[start of Extract provided]

# 2004 Subaru Forester: Component Selection Help



## srt42b (Nov 4, 2008)

I'm wanting to replace the entire system in my FXT with a better setup that is budget minded. I will be running a carputer so all speakers will have to run off of an amp(s). Budget is $500 for speakers, amps, and sub. I want everything in stock locations and out of sight. Sub(s) will replace stock 6x9 sub which is in the rear quarter panel behind the wheel well and will be sealed off in there. I don't know if I should go with a singe 10" or a pair of 8" which would be firing at each other in both quarter panels. I listen to a wide variety of music but mostly rap and rock and want clean bass at low volumes but something that can hit really hard when I want it to.

Fronts: 6.5" component set (2" depth or up to 3" with spacer)
Rears: 5.25" speaker set
Sub: 1-10" or 2-8" (5" depth and up to 0.75 ft3 each)
Amp(s): 5ch amp or a 4ch and a mono block?

I also have a set of CDT CL-S60A components for the front. If these are good speakers, I'll use them and have that much more money for the rest of the system.


----------



## gijoe (Mar 25, 2008)

Most people on here, me included, will suggest starting off with a decent front stage and don't worry about replacing the rears. I have rear speakers in the doors of my Impreza, but they are almost always off. If you don't plan on going active you can get a decent component set and a good 10" and power it all with one 4 channel amp. It may be difficult to get everything under $500, but i'm sure it's possible. I would highly recommend spending some money on deadening those front doors up. Even the best components wont reach their potential unless you take care of those doors.


----------



## srt42b (Nov 4, 2008)

I forgot to mention that I don't mind buying used for that $500.

I plan on Dynamating the 4 doors, rear hatch door, and the sides from the rear seats back. Pretty much the entire vehicle except the floor and roof.


----------



## mvw2 (Oct 2, 2005)

Ignore the rear speakers. Disconnect them.

I'm not sure if you'll be able to squeeze a 3" deep woofer under the door panel. The pocket is kind of intrusive, more so then previous year models. You'll be able to get decently deep with panel extention pins, but I'm just not sure how much the pocket gets in the way. I would kind of advise sticking to 2.5" or so just in case. You can grab the IAPerformance spacers which can get you 3" of depth available and has the extention pins you'll need. I just don't know at what point you'll just run into that pocket. Maybe you can fit a 3" deep speaker. Maybe the pocket is just a little deceiving.

[end of Extract provided]

Job 1 - In the rows starting at the line that contains "Among all options in" and ending at the line that contains "which is furthest from [261,505]?", swap "furthest" for "farthest" and give those lines back with nothing else changed.

[start of Materials provided]

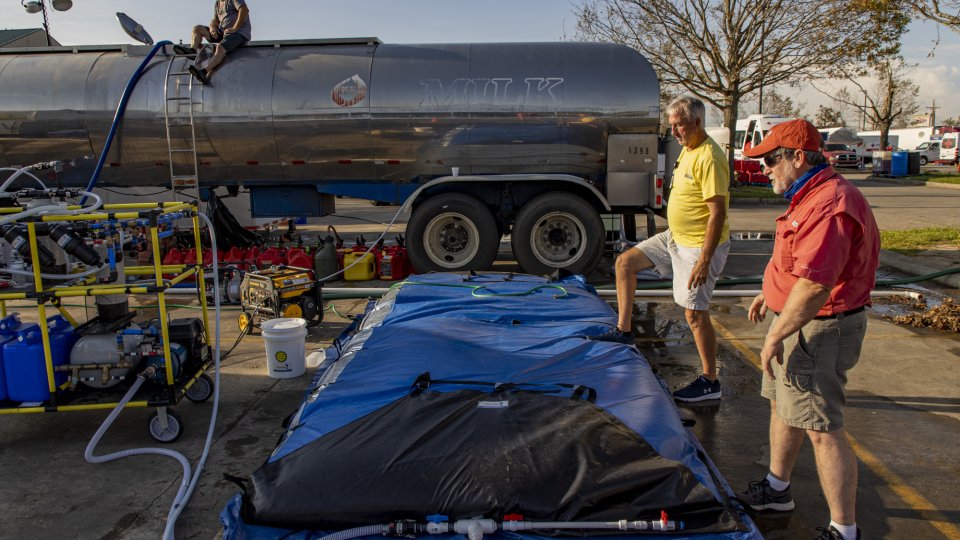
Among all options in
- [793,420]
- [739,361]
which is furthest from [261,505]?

[end of Materials provided]
[start of Materials provided]

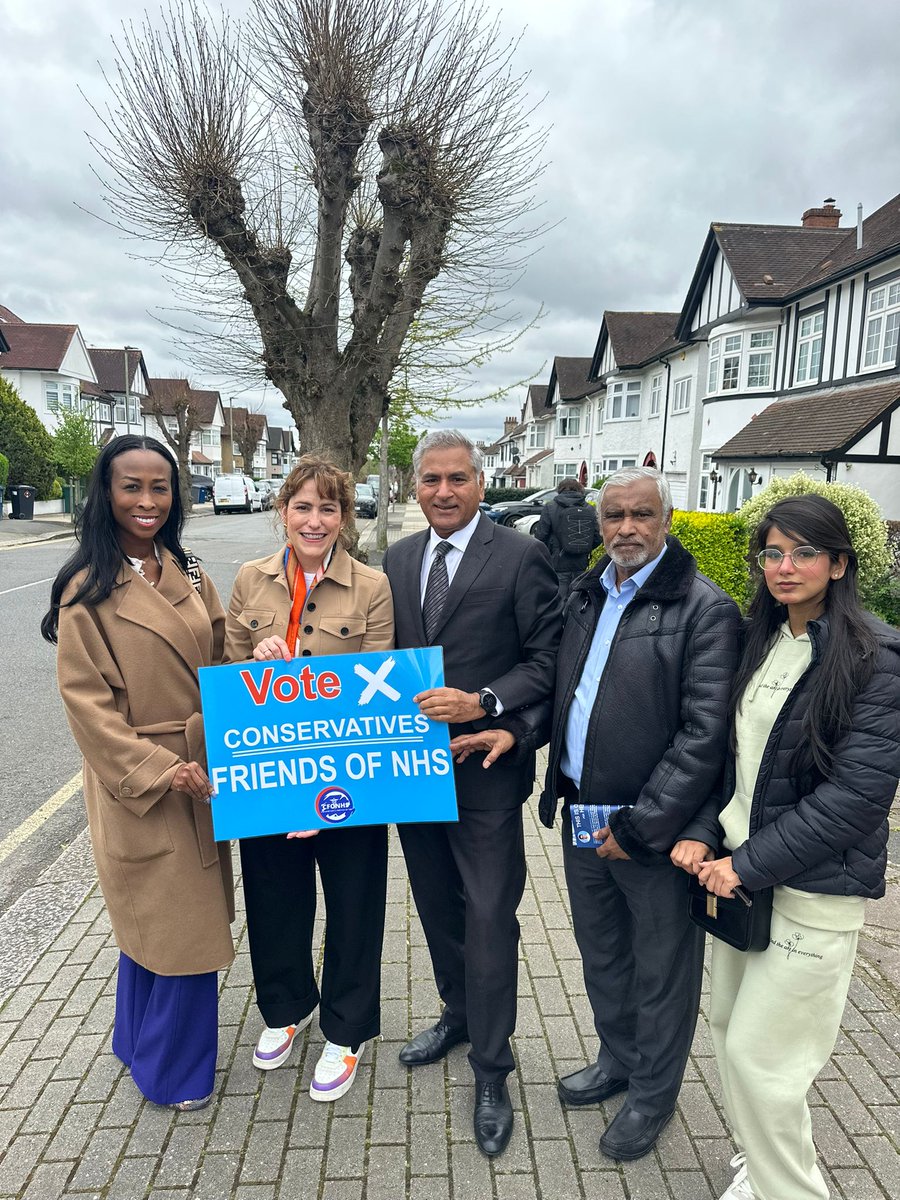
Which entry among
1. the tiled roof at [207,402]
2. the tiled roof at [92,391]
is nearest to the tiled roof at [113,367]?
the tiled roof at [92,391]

[end of Materials provided]

Job 2 - Extend the Forester audio component thread beyond its final sentence.

Written response 1 -
Among all options in
- [793,420]
- [739,361]
which is farthest from [261,505]?

Written response 2 -
The Foresters do not have a lot of cabin gain for the sub. Look for options that will have a -3dB roll off point of 30Hz to maintain a strong low end response. Even 40Hz may sound a touch weak on the bottom end. I can't say specifically for the 04 though. I own an 02 which is based off the previous model type. My brother owns an 04 FXT, but he has yet to run any subs in the car, so I can't say how different the cabin gain is on the newer chassis type. They are very similar vehicles, but the chassis still is different and will still yield a different gain effect. I just can't say exactly what. All I can suggest now is you'll want to go low or it will probably end up a little on the weak side. The flattest sub I've ran in mine was my Sonicraft sub sealed. This is a sub that has a F3(-3dB roll off point) of 30Hz. This fits the cabin gain well, at least for the 98-02 model years. 03+, unsure, but I'm guessing similar.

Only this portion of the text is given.